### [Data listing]
◆ ◆ ◆ ◆ ◆ ◆ ◆

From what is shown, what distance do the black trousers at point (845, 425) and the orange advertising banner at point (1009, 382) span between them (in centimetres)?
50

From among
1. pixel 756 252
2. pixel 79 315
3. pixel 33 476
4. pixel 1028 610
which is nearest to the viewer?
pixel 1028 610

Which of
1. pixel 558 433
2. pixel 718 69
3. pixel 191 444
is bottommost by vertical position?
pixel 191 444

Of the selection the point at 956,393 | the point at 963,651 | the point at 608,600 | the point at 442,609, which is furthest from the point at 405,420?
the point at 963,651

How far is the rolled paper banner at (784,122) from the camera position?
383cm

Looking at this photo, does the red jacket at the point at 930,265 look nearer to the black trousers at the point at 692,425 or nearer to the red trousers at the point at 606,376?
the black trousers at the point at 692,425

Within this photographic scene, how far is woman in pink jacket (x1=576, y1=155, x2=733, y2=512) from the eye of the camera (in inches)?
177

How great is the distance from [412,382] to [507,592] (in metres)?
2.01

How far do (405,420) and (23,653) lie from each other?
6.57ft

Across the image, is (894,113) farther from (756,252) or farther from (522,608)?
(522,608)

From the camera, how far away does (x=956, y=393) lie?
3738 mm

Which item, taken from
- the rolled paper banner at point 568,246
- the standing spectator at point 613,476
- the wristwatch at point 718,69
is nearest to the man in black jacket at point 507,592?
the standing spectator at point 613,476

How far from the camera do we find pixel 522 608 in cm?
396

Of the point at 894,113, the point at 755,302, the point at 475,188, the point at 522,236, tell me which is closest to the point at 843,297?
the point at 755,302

◆ ◆ ◆ ◆ ◆ ◆ ◆

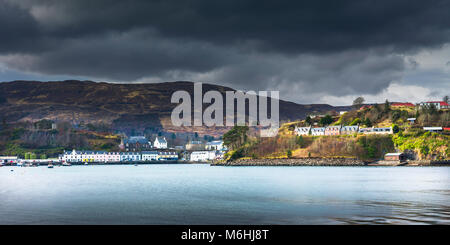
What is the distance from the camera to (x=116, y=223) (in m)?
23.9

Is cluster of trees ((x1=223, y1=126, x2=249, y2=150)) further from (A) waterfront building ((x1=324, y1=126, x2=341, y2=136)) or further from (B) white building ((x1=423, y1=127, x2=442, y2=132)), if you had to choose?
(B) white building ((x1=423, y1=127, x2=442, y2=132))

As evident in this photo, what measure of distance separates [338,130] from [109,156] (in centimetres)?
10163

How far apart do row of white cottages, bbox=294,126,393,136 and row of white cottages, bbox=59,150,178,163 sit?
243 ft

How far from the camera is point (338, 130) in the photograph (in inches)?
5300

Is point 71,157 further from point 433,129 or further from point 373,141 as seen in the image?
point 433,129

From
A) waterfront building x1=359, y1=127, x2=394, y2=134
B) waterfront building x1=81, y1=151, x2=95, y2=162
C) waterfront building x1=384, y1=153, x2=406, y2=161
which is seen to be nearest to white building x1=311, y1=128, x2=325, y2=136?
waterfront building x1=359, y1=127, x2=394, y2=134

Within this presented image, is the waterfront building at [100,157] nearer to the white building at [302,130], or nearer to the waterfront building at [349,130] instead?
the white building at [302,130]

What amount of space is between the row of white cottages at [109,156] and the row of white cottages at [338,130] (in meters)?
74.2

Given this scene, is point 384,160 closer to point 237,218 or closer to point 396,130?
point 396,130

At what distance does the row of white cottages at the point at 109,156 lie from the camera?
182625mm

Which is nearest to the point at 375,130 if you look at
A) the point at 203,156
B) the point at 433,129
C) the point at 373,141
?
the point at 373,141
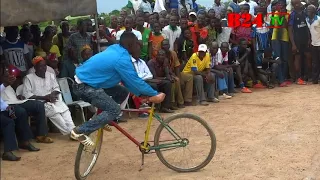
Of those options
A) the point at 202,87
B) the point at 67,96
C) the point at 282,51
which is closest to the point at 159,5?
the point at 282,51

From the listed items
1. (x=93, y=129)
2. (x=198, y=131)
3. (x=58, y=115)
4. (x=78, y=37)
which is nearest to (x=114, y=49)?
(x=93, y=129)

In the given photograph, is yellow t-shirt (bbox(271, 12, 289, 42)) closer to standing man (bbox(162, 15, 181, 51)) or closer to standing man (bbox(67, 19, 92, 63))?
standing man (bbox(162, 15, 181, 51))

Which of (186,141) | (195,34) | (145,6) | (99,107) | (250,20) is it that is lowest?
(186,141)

◆ ◆ ◆ ◆ ◆ ◆ ◆

### [THE TASK]
Please count the lines in the items above that contain the word "rolled", treating case as significant, and give only the number.

### [TASK RESPONSE]
2